Is he living with you know? Because he was looking for a place to sleep.

I don’t have enough room in my apartment for him. He’s makes a few bucks. I’m sure he can find a place to stay.

They say when coaches are really dedicated, devoted to their job, they sleep in the office. Ochocinco had no power, he was tweeting that he needed to find a place to sleep so he went to the stadium. When you go to the stadium to sleep do you just go in the trainers room? Have you ever had to do that? Do you think he’s right now in there curled up in the corner sleeping?

He may be. He maybe. There’s plenty of places. That big, old stadium, yeah, we can find places to sleep in there. … Most of the guys will sleep in the training room on one of those training room tables. I’ve done that plenty of times. Sometimes we’ve gotten home from West Coast trips really early in the morning and you lay down for 3-4 hours and then get up and you’re already at the stadium to start your day.

It seems like you can’t question his dedication. He might not be catching on so quickly, like a lot of guys don’t with your offense, but he’s putting in the hours, is he not?

Yeah, he sure does. He puts them in. He works hard at it. He’s fun to be around. He’s a guy that really loves football. And I think you can tell by his attitude out there. I think that he’s been frustrated, he doesn’t feel like he’s been himself because he’s still thinking a lot about what he needs to do rather than react. And we all do that. We’re all doing that at this time of the year.
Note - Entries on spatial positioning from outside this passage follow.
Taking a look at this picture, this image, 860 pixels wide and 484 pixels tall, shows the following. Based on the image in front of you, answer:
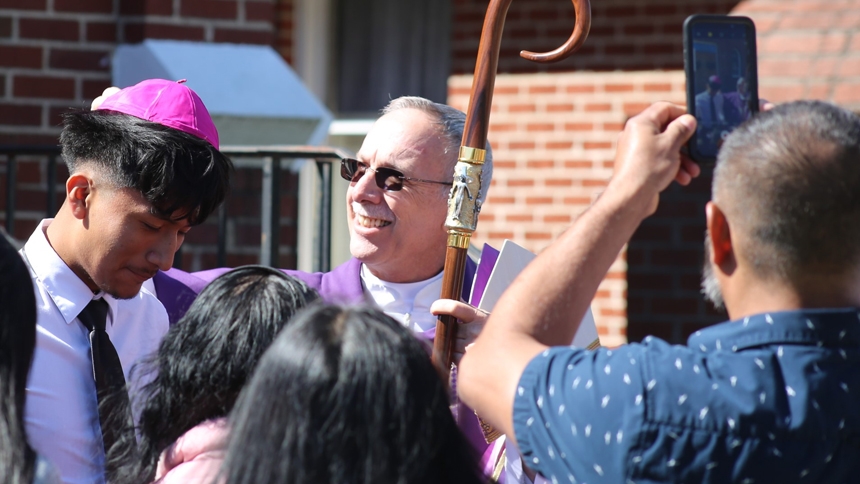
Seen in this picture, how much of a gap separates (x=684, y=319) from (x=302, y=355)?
17.6 ft

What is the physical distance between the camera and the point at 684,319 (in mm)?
6430

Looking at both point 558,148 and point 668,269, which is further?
point 668,269

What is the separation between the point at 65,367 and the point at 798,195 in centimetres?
161

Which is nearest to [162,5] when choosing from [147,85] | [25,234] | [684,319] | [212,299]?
[25,234]

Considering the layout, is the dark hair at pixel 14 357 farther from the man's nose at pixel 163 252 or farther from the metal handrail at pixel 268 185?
the metal handrail at pixel 268 185

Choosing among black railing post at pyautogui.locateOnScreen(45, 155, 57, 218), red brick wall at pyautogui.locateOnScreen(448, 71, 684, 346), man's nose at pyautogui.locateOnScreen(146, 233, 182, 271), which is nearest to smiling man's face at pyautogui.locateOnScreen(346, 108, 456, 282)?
man's nose at pyautogui.locateOnScreen(146, 233, 182, 271)

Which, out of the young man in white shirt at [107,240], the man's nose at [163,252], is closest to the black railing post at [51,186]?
the young man in white shirt at [107,240]

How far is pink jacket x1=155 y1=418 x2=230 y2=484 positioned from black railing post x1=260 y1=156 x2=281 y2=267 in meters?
2.26

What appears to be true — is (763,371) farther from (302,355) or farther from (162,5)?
(162,5)

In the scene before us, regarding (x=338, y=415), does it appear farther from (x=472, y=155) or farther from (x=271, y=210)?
(x=271, y=210)

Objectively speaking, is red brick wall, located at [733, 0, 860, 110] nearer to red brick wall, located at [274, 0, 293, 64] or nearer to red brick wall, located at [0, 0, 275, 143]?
red brick wall, located at [274, 0, 293, 64]

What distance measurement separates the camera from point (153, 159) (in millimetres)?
2510

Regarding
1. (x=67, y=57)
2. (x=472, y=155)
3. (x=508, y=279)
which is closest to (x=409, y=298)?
(x=508, y=279)

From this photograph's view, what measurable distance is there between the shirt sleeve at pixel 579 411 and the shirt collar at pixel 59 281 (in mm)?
1250
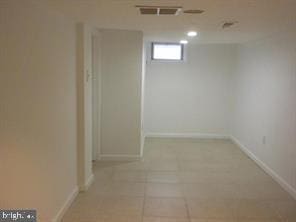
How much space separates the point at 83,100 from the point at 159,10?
58.6 inches

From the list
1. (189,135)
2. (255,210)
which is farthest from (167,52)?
(255,210)

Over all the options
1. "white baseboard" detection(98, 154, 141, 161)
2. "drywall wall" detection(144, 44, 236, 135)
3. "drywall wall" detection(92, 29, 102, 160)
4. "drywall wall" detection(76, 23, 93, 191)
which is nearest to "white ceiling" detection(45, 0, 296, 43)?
"drywall wall" detection(76, 23, 93, 191)

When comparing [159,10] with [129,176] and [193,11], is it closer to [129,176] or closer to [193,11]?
[193,11]

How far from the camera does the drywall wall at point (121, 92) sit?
196 inches

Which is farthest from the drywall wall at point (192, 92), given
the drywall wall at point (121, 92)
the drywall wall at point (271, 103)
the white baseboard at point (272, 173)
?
the drywall wall at point (121, 92)

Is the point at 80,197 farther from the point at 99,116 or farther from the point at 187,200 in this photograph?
the point at 99,116

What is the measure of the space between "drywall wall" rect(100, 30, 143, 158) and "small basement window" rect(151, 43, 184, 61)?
1985 millimetres

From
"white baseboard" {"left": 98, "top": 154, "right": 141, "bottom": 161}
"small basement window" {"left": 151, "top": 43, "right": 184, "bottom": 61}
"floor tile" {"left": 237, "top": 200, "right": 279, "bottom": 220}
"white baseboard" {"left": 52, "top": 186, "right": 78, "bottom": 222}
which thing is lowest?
"floor tile" {"left": 237, "top": 200, "right": 279, "bottom": 220}

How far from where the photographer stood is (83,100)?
3.83 meters

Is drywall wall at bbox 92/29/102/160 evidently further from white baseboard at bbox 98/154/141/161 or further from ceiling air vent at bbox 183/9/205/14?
ceiling air vent at bbox 183/9/205/14

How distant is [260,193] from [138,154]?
6.69ft

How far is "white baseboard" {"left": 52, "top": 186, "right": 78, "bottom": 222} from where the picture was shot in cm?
315

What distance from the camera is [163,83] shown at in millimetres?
6957

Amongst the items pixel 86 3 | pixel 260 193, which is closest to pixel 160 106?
pixel 260 193
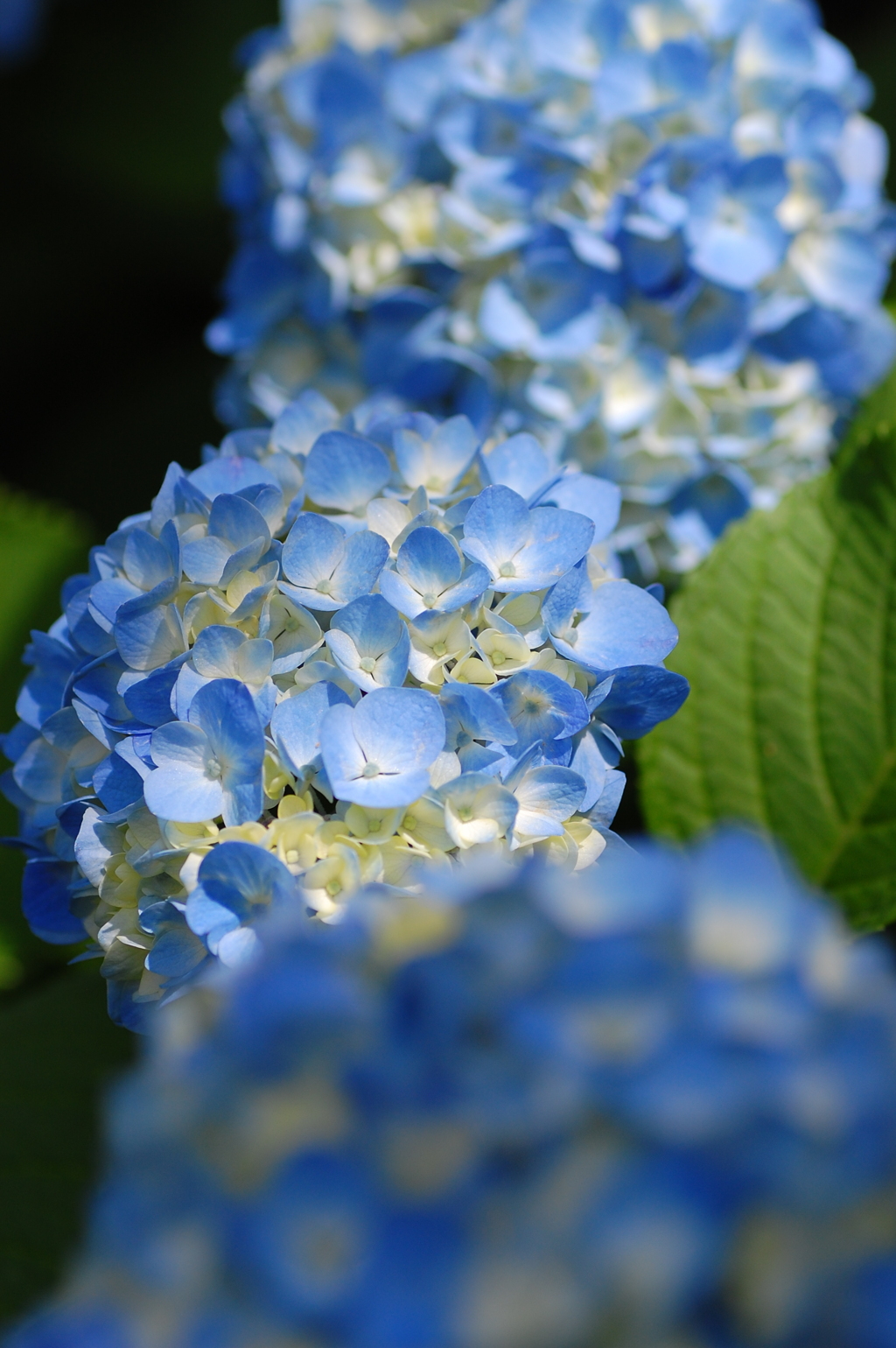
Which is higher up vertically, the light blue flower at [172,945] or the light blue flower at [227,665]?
the light blue flower at [227,665]

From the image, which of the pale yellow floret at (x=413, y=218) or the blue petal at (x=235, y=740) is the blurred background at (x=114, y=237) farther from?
the blue petal at (x=235, y=740)

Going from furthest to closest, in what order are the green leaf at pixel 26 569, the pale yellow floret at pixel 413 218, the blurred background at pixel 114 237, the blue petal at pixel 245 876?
the blurred background at pixel 114 237, the green leaf at pixel 26 569, the pale yellow floret at pixel 413 218, the blue petal at pixel 245 876

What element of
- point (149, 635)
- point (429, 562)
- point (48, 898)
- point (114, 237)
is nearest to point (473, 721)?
point (429, 562)

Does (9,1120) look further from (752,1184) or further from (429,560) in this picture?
(752,1184)

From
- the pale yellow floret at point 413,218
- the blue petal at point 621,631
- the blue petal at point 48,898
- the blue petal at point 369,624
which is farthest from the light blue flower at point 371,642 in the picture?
the pale yellow floret at point 413,218

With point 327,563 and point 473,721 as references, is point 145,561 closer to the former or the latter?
point 327,563

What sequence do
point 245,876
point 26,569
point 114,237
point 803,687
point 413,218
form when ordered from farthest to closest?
1. point 114,237
2. point 26,569
3. point 413,218
4. point 803,687
5. point 245,876
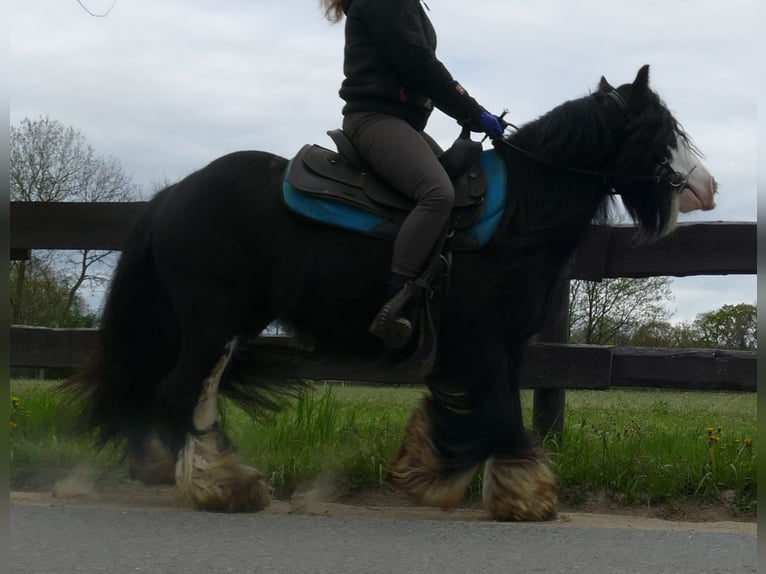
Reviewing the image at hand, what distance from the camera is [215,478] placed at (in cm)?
491

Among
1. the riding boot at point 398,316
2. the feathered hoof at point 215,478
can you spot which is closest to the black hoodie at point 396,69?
the riding boot at point 398,316

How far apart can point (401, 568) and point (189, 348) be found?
1.97 m

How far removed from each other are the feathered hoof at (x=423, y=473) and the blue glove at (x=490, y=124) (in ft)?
4.65

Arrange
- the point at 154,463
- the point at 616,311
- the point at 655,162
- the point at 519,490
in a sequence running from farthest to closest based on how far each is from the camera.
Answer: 1. the point at 616,311
2. the point at 154,463
3. the point at 655,162
4. the point at 519,490

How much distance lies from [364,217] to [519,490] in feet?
4.86

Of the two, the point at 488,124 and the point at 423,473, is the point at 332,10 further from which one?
the point at 423,473

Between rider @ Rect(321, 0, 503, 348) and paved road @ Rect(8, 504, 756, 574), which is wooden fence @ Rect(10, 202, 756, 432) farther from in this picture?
paved road @ Rect(8, 504, 756, 574)

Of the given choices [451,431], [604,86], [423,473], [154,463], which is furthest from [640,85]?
[154,463]

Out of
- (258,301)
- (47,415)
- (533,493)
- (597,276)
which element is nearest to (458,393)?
(533,493)

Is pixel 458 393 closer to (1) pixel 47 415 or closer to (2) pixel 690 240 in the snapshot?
(2) pixel 690 240

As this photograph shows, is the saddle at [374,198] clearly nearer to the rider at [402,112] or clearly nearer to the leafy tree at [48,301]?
the rider at [402,112]

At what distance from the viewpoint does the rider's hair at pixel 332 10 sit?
5.34m

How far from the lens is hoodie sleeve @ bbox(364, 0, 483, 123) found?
4902 millimetres

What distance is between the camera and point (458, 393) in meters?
5.00
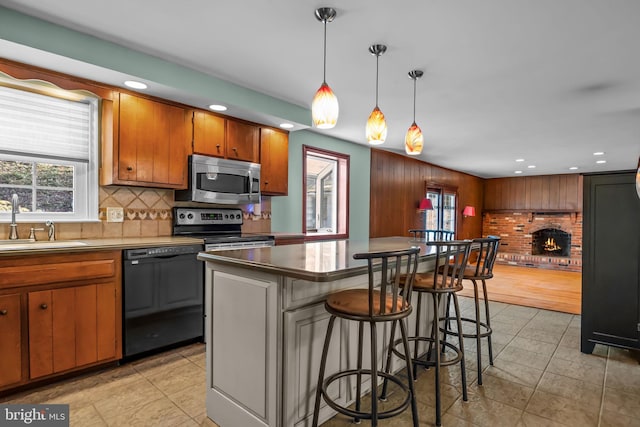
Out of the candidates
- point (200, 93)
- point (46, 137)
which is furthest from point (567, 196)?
point (46, 137)

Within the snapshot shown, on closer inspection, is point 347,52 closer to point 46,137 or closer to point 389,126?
point 389,126

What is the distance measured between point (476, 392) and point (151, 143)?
3115 millimetres

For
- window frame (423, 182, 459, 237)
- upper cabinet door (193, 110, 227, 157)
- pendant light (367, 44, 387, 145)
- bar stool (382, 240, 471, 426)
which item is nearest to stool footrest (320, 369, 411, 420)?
bar stool (382, 240, 471, 426)

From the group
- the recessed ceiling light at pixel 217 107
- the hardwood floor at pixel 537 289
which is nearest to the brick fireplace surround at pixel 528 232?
the hardwood floor at pixel 537 289

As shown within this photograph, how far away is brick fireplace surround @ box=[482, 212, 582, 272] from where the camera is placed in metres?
8.56

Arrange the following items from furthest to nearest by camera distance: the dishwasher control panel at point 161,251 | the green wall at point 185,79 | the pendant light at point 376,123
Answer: the dishwasher control panel at point 161,251, the pendant light at point 376,123, the green wall at point 185,79

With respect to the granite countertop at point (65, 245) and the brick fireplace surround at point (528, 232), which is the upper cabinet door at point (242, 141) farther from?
the brick fireplace surround at point (528, 232)

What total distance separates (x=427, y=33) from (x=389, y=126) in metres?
2.25

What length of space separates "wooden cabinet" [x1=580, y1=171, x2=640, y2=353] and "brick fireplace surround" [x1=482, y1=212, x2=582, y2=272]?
627 cm

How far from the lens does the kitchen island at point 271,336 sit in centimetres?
165

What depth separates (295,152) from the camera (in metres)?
4.69

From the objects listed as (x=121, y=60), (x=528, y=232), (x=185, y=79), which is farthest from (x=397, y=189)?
(x=528, y=232)

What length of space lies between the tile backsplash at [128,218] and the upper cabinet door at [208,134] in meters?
0.55

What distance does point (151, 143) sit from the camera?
3053 mm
Coming off a long layoff from football, we’re all trying to probably overthink on ourselves a little bit instead of going out there and being instinctive and reacting. That’s one thing I’ve been thinking about a lot and I need to do a better job is just going out there and letting my instincts take over instead of sometimes you overthink things and then you play hesitant and that gets you into problems.

Not that this is something you have to worry about, but with cutdowns coming over the next week and a half of or so, does the tone and tenor of the locker room this time of year get a little more tense, a little more serious for guys that are on the bubble?

Well, it’s always like that. There’s cutdown days, but you can be released at any point. It doesn’t really necessarily lead to this day. It’s a tough time of the year for guys that you’ve played with. It’s tough on the coaches. At the same time, your building on the excitement toward the regular season. In one way it’s hard to see some guys going, and another way you’re getting excited that you’re going to be playing in a meaningful game in a couple of weeks.

I can’t imagine what it would have been like if Matt Light had gone elsewhere, if [Logan] Mankins had gone elsewhere. Right now, are you comfortable? Saturday night aside, do you feel like the offensive line is going to be OK when the real games start?

I have no question about that. Our offensive line, those guys, I’ve played behind those guys for a long time and nobody has more confidence in those guys than me. Matt Light, him being on my left side, Logan and Kope [Dan Koppen] and [Dan] Connolly and Sea Bass [Sebastian Vollmer], those guys have been great players for us. Standing back there in the pocket, holding the football, I have so much confidence in those guys and what they’re able to do, the way they work together, the way they communicate, their mental toughness. They’re a bunch of tough guys and they take a lot of pride in what they do. There’s nobody more confident than me in that group.

Based on the performance and the play on Saturday night, will we see a repeat of last year’s Game 3 to Game 4 where the starters will play a little bit more than maybe anybody thought in Game 4? Do you have any idea what’s going to happen with the Giants game?

I’m not sure. I said after the game, I hope to go out there and play, and play as much as they’ll let me. I want to get through there and for us to really start stringing some good plays together, good drives together before the games do start counting. So, if it’s up to me, I’m playing a lot. It’s always up to coach Belichick, and no one really questions what he does because he’s been coaching for a long time. But I’m certainly going to put my two cents worth in.